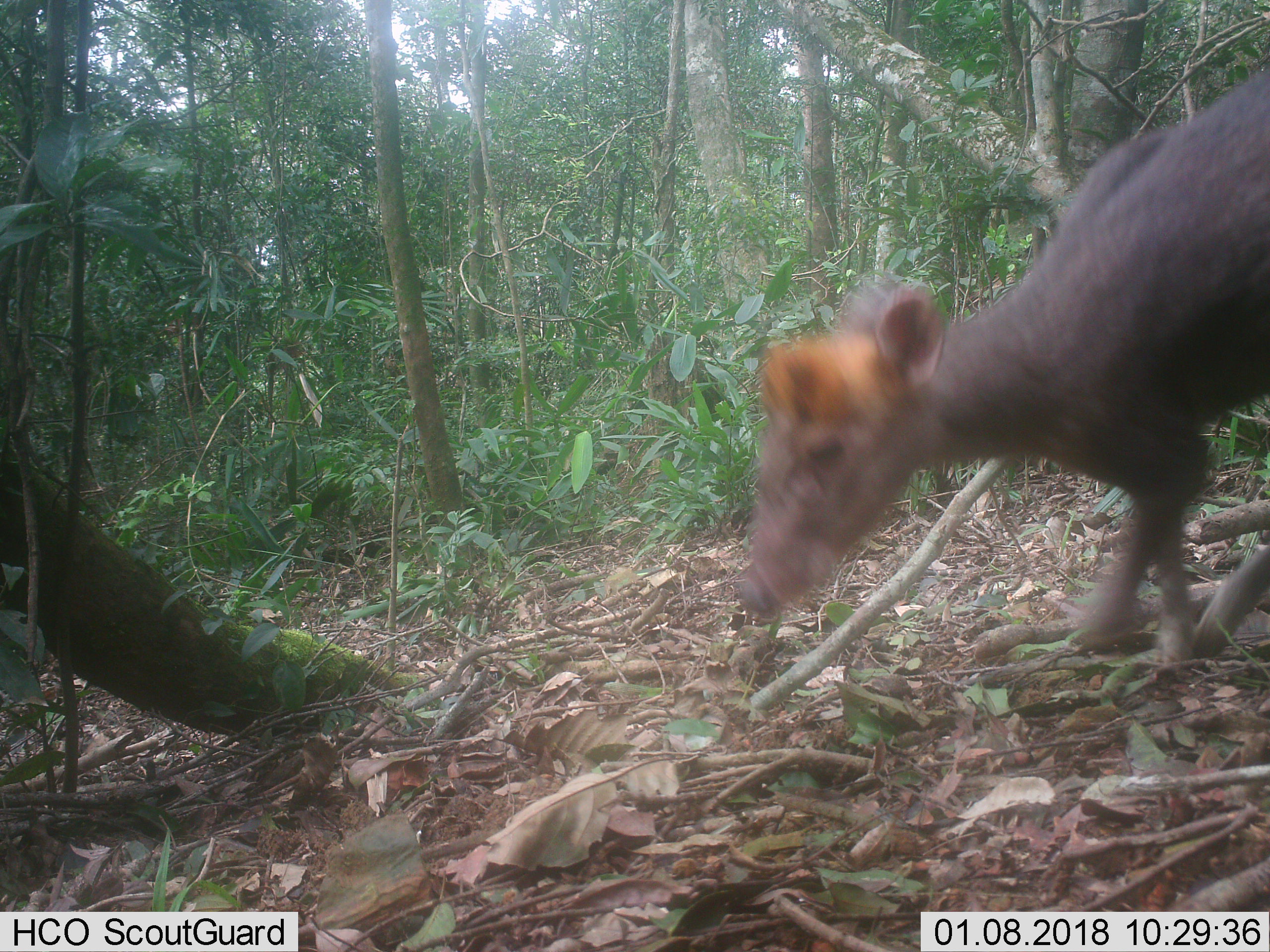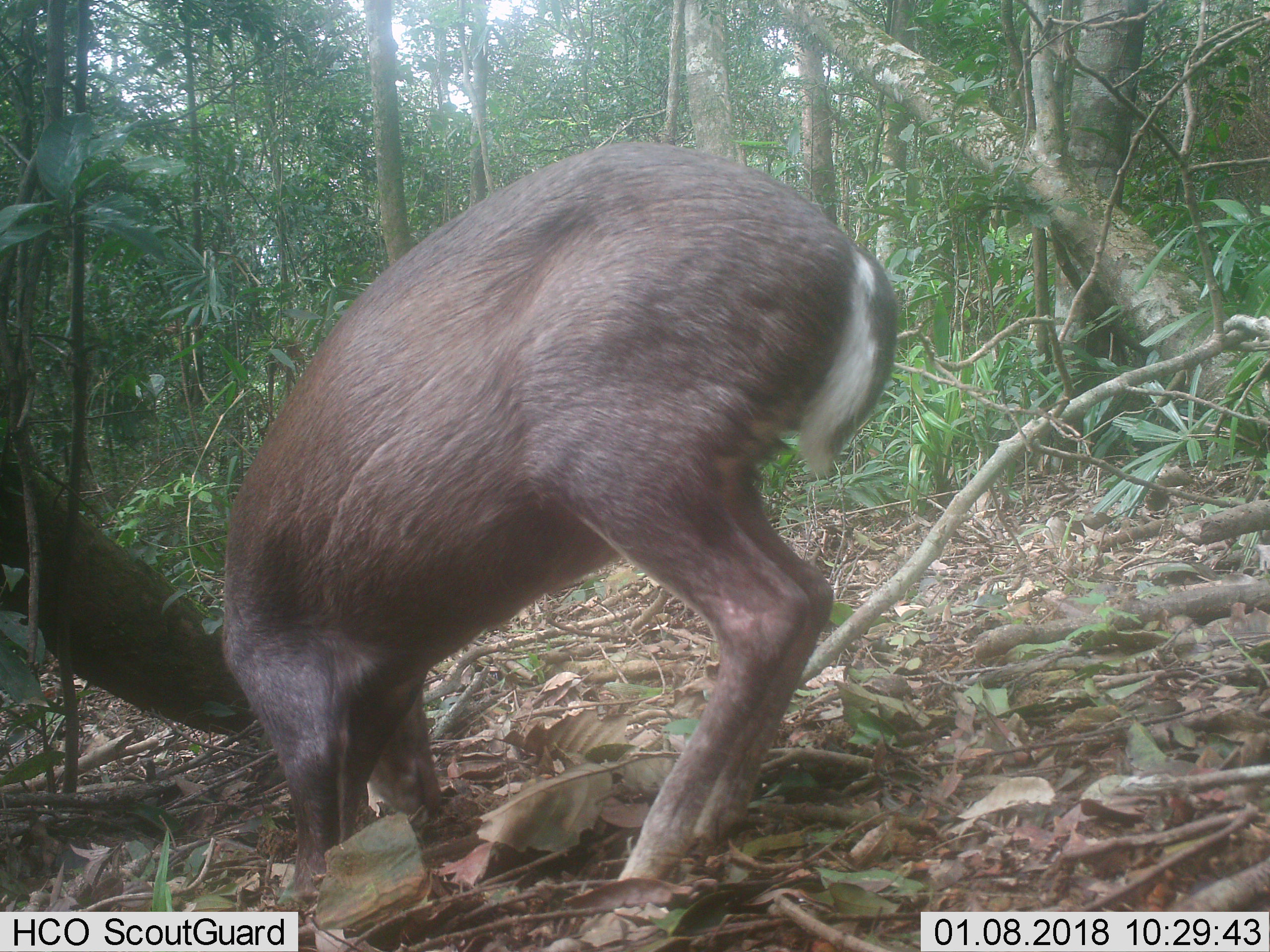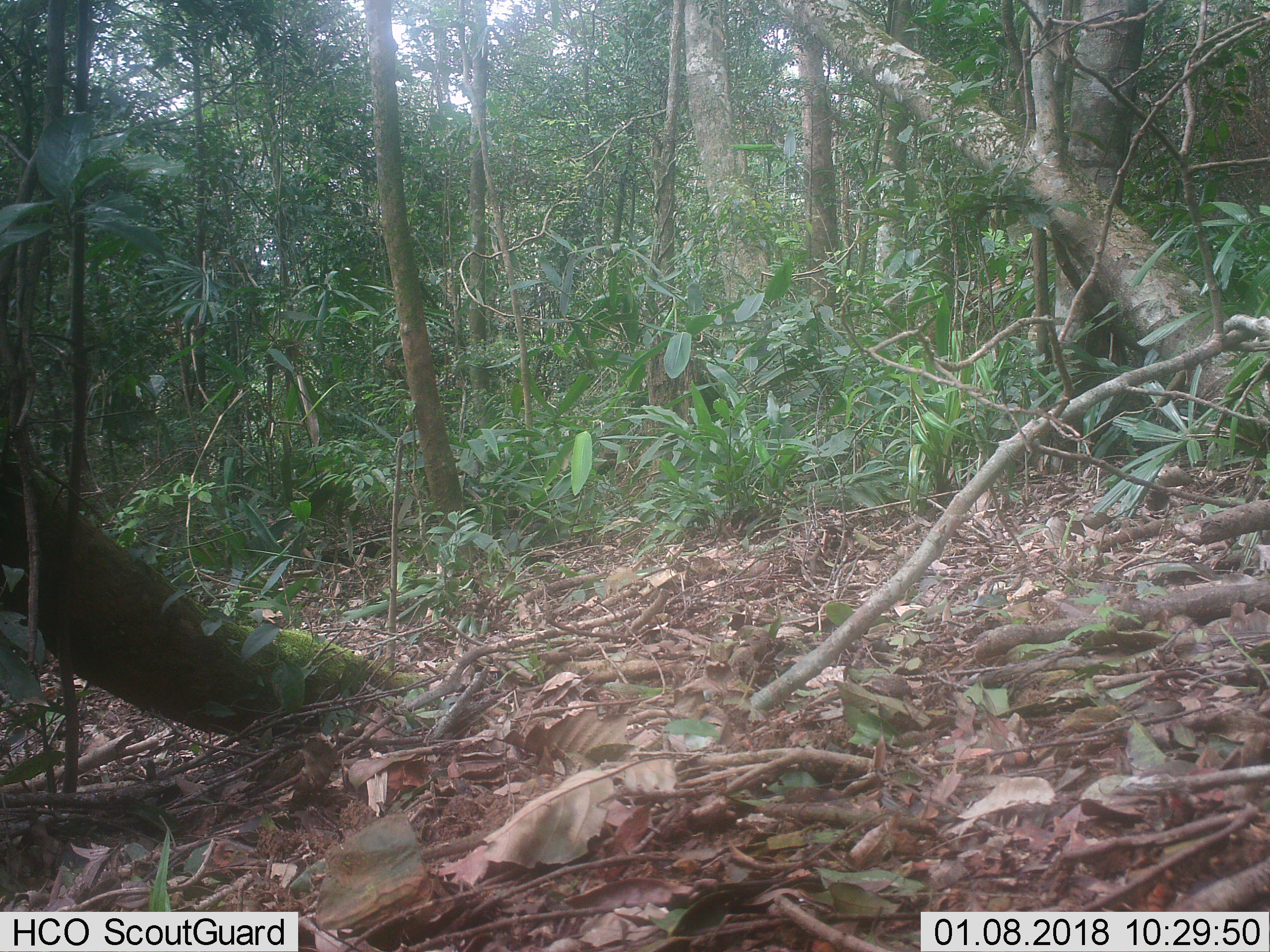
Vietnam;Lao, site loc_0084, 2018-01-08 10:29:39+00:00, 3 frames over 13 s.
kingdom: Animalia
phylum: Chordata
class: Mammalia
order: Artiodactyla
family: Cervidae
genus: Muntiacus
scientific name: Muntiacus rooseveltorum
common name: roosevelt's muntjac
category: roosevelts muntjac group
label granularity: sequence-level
══════════════════════════════
▶ Work request:
Print the data word for word and omit the pictures.

▶ Response:
Vietnam;Lao, site loc_0084, 2018-01-08 10:29:39+00:00, 3 frames over 13 s.
kingdom: Animalia
phylum: Chordata
class: Mammalia
order: Artiodactyla
family: Cervidae
genus: Muntiacus
scientific name: Muntiacus rooseveltorum
common name: roosevelt's muntjac
category: roosevelts muntjac group
label granularity: sequence-level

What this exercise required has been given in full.